Edington v. State

806 P.2d 81 (1991)

Marilyn EDINGTON, Appellant,
v.
The STATE of Oklahoma, Appellee.

No. F-88-833.

Court of Criminal Appeals of Oklahoma.

February 14, 1991. Rehearing Denied March 15, 1991.

Blake Virgin, Norman, for appellant.

Robert H. Henry, Atty. Gen. and Steven Spears Kerr, Asst. Atty. Gen., Oklahoma City, for appellee.

OPINION

BRETT, Judge:

Appellant, Marilyn Edington, was charged and convicted by a jury of Embezzlement of State Funds in violation of 21 O.S.1981, § 341, in the District Court of Washington County in Case No. CRF-87-263. The jury set punishment at one (1) year imprisonment and a fine of five hundred dollars ($500.00) which the trial court *82 imposed. From this Judgement and Sentence, appellant has perfected her appeal to this Court.

Appellant was a tag agent in Washington County from 1975 to 1987, with offices in Bartlesville and Dewey. Several people testified at trial as to the regulations and guidelines imposed upon tag agents concerning the operations of their agencies. Basically, the tag agents collect the fees from citizens for the registration of their vehicles and the like. Out of these fees, the agents are authorized to retain a portion to cover their operating expenses and their salary. Also out of that portion, the agents are authorized to retain fifteen percent (15%) as a reserve for operating expenses. Each year the agent is required to submit a Profit and Loss Statement to the Oklahoma Tax Commission with a break down of the past fiscal year's expenses and the upcoming fiscal year's budget. On July 1, 1985, a new law went into effect that required tag agents that leased from a relative within the third degree of consanguinity or affinity to have that lease approved by the Office of Public Affairs. 47 O.S.Supp.1985, § 1146(B)(2).

From reports that appellant filed with the Motor Vehicles Division of the Oklahoma Tax Commission and audits conducted by the State Auditor and Inspector, it appeared that from fiscal years 1984 through 1986, appellant had paid an excessive amount for the rent of her office space in Bartlesville. Appellant's husband owned the property that she was renting.

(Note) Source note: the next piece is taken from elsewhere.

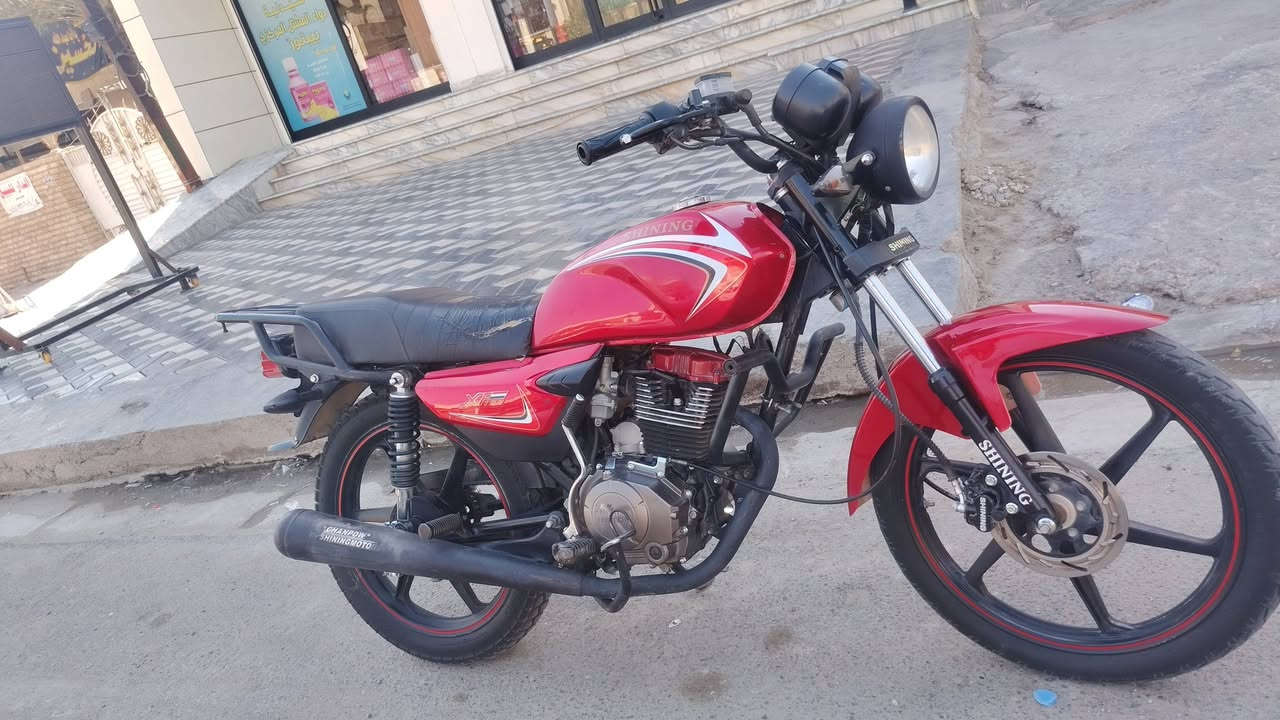 شاينك 25 اوراق سكنر  كلها كفاله بس بيها صوت بل مكينه لا تبخير ولا شي طبيعه تمشي بس صوت بيها  ابيع مستعجل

In her first assignment of error, appellant asserts that her activities did not amount to criminal activity, especially embezzlement. Appellant cites Logan v. State, 493 P.2d 842 (Okl.Cr.1972), for the proposition that because she only did with the money what she was authorized to do, she cannot be guilty of embezzlement. Under 21 O.S.1981, § 341, the elements for Embezzlement of State Funds as relevant to this case are: 1) every person, 2) receiving money or other thing of value, 3) on behalf of or for account of this State or any department thereof, 4) in which this State or the people are directly or indirectly interested, 5) who appropriates to his own use, or to the use of any person not entitled, 6) any money or anything of value, 7) received by him on behalf of the State.

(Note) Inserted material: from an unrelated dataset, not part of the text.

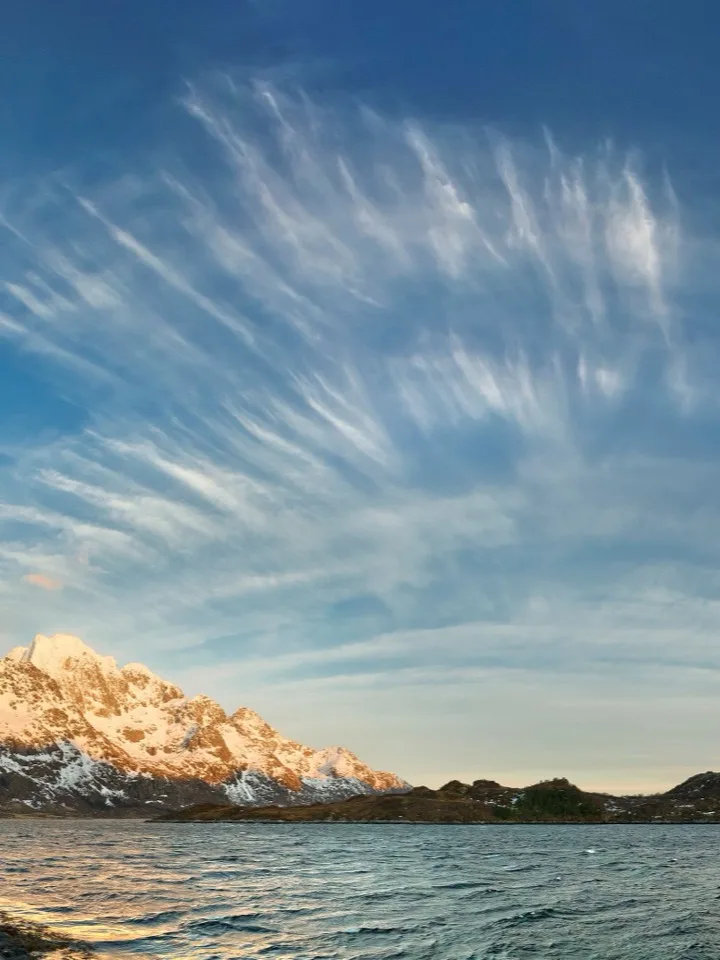 How to Read the Clouds Like a Forecaster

Appellant contends that she was authorized to use the money in this manner because there is not a specific statute that requires tag agents to limit the amount they pay for rent. However, the State did establish that there was a rule regarding the amount of rent a tag agent could pay, that being a reasonable rate compared to other offices in the vicinity of the tag agency. The State also proved that appellant had overpaid rent to her husband by over $102,000, which was unreasonable compared to other office space in the area, and that she was aware of what she was doing. In fact her Profit and Loss Statements for fiscal years 1984 and 1985 did not reflect the actual amount of money that she paid her husband for rent, which was discovered by the investigation conducted by the State Auditor and Inspector's Office. Therefore, we find that the actions of appellant did amount to embezzlement and this assignment must fail.

In her second assignment of error, appellant alleges that her due process rights were violated by the Oklahoma Tax Commission because it closed her tag agency without providing her with a hearing. We find this assignment of error to be without merit, because even if she was denied a fair hearing by the tax commission, that would have no bearing on this criminal proceeding. None of the documents admitted at trial against appellant resulted from the closure of her tag agency.

Finally, in her third assignment of error, appellant claims that the trial court abused its discretion by denying the admission of a report by the first investigator from the tax commission. The investigator was allowed to testify at trial quite extensively as to substantial portions of his report which was exculpatory to appellant. The State was able to demonstrate to the trial judge that the report itself was not relevant because this investigator did not conduct a complete investigation. Even if *83 the trial court did err by denying the admission of this report, we fail to see how the appellant was prejudiced by the denial of admission of this report in light of the witness's testimony. Appellant must be able to demonstrate prejudice from alleged errors in order to warrant reversal of her conviction. Harrall v. State, 674 P.2d 581 (Okl.Cr.1984).

Finding no reason to reverse the rulings of the district court in this case, we AFFIRM.

LANE, P.J., LUMPKIN, V.P.J., and PARKS and JOHNSON, JJ., concur.